- [SELECTED EXTRACT]:
::::
# Six Mile House drainage mill



## hamishsfriend (Mar 1, 2011)

Hi

I am new to the site and thought to post a few pictures of places I have visited in the past. This is Six Mile House drainage mill, a grade II listed derelict windpump on the River Bure, east of Acle, Norfolk, built in the mid-19th century. It has a tarred brick tower, leaning to one side, consisting of 3 storeys. Tufts of grass are sprouting on the brick tower wall. There are opposing openings for ground floor entrance doors and a window opening each on the first floor and cap floor. Much of the original machinery is still inside the structure which is open to the weather, with a leaking cover and gaps in the top floor. Two stocks and the sails lie rotting on the same spot they landed in when they fell down, apparently many years ago. Some of the internal machinery is still connected with wooden starts to the remains of an external scoop wheel, only the metal wheel parts have survived. 

I hope you will enjoy.


----------



## Black Shuck (Mar 1, 2011)

Beautiful work, nothing like the Broads.


----------



## night crawler (Mar 1, 2011)

Nice one, that one needs saveing as well


----------



## hamishsfriend (Mar 1, 2011)

Thanks, both. All other windpumps in this area are in a better state of preservation.


----------



## manof2worlds (Mar 1, 2011)

The more I'm reading your posts here, the more I'm getting mysedlf ready to follow you and go to these sites myself - great stuff and right on the doorstep as well


----------



## muppet (Mar 1, 2011)

thanks for posting had many happy holidays on the broads have you been to st bennets abbey always stop there and have a mooch would love to see the place again


----------



## hamishsfriend (Mar 1, 2011)
::::
- [INFORMATION SHOWN]:
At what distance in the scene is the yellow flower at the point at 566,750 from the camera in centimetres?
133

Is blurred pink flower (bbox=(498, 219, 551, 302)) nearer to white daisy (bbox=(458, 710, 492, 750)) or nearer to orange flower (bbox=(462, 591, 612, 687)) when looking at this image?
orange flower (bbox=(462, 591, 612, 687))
::::
- [EXERCISE AIM]: Carry on the forum thread about Six Mile House drainage mill from its final post header.

- [EXERCISE RESPONSE]:
manof2worlds said:


> The more I'm reading your posts here, the more I'm getting mysedlf ready to follow you and go to these sites myself - great stuff and right on the doorstep as well



Hope you'll enjoy, all we need now is better weather.


----------



## hamishsfriend (Mar 1, 2011)

muppet said:


> thanks for posting had many happy holidays on the broads have you been to st bennets abbey always stop there and have a mooch would love to see the place again



Here you are.


----------



## jibhead (Mar 2, 2011)

great post ,cheers


----------



## Foxylady (Mar 5, 2011)

Wow, that's lovely. Really like seeing the wheel and other remains. Great stuff.


----------



## nelly (Mar 5, 2011)

Nice photos.

It's good to see something with unrestricted access that hasn't been spray painted or set alight to


----------



## hamishsfriend (Mar 5, 2011)

nelly1967 said:


> Nice photos.
> 
> It's good to see something with unrestricted access that hasn't been spray painted or set alight to



I agree. The long-ish walk might be a deterrent for some.


----------



## krela (Oct 12, 2011)

According to the land-owner there is no longer any public access to this.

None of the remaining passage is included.